Generate fake table data with GAN

Overview

Try CTGAN, one of the GANs for table data, against the Census Income dataset to generate fake table data. Train XGBoost with the generated data and verify how accurate it is compared to the original data.

CTGAN GAN is famous as a technology that can generate realistic fake images, but research on GAN for non-image data is also progressing. The following are the codes published in GAN corresponding to table data.

As the name suggests, MedGAN is a model developed with medical data in mind and supports only categorical data. (There is also a model for medical images with the same name.) TableGAN and TGAN are models developed independently at the same time, and both support tables that contain both categorical and numerical data. In Japanese articles

-Increase titanic data with GAN (TGAN) for table data

TGAN is introduced in. This time, I will try CTGAN (Conditional Tabular GAN), which is an updated version of TGAN.

CTGAN is easy to install with pip.

pip install ctgan

Data preparation

Use a dataset called Census Income as the table data. This dataset is used to predict whether your annual income will exceed $ 50,000 from personal information such as gender, age, educational background and race.
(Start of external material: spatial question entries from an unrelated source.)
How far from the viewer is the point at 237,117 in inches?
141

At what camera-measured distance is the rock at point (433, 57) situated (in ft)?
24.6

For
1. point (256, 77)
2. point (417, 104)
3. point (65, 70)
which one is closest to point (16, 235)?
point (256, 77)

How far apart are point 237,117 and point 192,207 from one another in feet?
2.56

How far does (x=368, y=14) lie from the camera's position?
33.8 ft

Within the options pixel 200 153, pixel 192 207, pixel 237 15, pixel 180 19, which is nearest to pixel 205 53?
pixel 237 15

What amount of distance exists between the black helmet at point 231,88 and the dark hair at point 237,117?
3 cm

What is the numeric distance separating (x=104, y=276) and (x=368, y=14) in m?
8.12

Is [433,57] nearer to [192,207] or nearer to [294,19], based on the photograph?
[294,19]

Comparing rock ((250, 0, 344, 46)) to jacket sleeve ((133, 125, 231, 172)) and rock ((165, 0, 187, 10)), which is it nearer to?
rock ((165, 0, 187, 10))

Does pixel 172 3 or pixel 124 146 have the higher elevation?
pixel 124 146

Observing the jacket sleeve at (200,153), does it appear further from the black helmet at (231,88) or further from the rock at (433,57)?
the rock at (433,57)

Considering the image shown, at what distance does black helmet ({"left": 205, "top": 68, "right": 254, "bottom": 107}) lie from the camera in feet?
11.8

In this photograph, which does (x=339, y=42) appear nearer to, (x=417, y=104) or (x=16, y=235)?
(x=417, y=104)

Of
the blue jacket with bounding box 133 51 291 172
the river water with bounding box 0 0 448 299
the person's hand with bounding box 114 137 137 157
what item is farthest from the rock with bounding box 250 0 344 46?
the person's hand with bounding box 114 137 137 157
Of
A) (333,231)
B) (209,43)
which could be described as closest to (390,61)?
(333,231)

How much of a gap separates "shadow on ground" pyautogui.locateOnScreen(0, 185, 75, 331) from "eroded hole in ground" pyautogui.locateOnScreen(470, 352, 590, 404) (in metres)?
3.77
The data can be downloaded from the link above, but since it is included in CTGAN as demo data, it can be read as follows.

import numpy as np
import pandas as pd

from ctgan import load_demo
df0 = load_demo()
print(df0.shape)
# (32561, 15)

For some reason, the data read in this way contains a half-width space at the beginning of the category item. It doesn't matter if a half-width space is included in the amount to be sent to CTGAN and XGBoost, but it will be an obstacle when analyzing data, so remove it for the time being.
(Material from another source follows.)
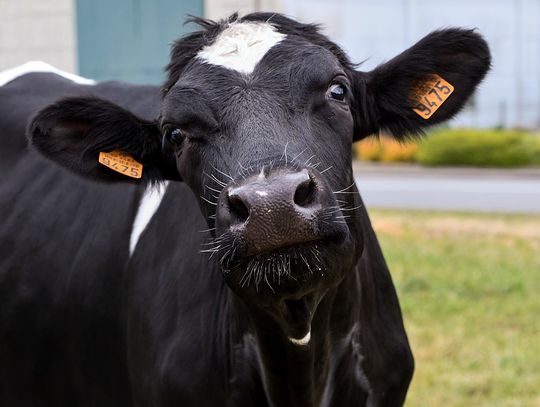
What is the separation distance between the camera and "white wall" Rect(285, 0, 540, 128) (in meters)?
33.2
for col in df0.select_dtypes(exclude=np.number).columns:
    df0[col] = df0[col].str.replace(' ', '')

The first few lines are displayed as follows. You can see that it consists of a categorical variable column and an integer column. Of these columns, the following are excluded. 'fnlwgt': Seems like an ID number 'education-num': One-to-one correspondence with'education' 'capital-gain': Most lines contain 0s 'capital-loss': Same as above

df0.drop(['fnlwgt', 'education-num', 'capital-gain', 'capital-loss'], 
         axis=1, inplace=True)

By the way, this dataset does not contain missing values, and there is a'?' In the place where it seems to have been a missing value. This time, leave the'?'As it is and continue processing.
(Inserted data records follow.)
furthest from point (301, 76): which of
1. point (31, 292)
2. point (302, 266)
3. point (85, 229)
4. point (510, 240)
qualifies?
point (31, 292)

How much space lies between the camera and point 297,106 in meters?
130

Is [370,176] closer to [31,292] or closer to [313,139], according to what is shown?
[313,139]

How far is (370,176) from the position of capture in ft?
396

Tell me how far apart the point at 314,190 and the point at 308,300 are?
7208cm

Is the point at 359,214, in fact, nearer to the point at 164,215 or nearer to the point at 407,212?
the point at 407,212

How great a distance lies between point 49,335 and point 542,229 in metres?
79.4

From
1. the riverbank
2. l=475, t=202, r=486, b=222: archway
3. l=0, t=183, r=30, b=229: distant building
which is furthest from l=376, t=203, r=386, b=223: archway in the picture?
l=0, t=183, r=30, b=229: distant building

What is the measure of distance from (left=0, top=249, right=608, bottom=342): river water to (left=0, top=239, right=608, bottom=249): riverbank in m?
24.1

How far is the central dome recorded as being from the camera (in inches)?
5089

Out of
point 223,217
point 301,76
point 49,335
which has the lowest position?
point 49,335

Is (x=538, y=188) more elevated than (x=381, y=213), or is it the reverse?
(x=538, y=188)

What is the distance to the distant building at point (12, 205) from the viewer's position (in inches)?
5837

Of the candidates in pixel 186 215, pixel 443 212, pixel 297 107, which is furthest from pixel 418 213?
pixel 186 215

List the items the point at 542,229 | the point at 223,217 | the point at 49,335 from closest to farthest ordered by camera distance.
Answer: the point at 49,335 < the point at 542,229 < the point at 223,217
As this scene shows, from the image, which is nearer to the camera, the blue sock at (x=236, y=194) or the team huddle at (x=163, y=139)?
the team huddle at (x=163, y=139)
Then separate the dataset for training and testing. The training data will be used for both CTGAN training and XGBoost training.

df0_train, df_test = train_test_split(df0, 
                                      test_size=0.2, 
                                      random_state=0, 
                                      stratify=df0['income'])
print(len(df0_train)) # 26048
print(len(df_test)) # 6513

Prepare another small training data.

df1_train, _ = train_test_split(df0_train, 
                                test_size=0.9, 
                                random_state=0, 
                                stratify=df0_train['income'])
print(len(df1_train)) # 2604

Data generation

First, let's train CTGAN using the larger training data df0_train. When training, it is necessary to specify the column name of the categorical variable.

discrete_columns = [
    'workclass',
    'education',
    'marital-status',
    'occupation',
    'relationship',
    'race',
    'sex',
    'native-country',
    'income'
]

Learning can be done easily as follows. The input data corresponds to pandas.DataFrame and numpy.ndarray.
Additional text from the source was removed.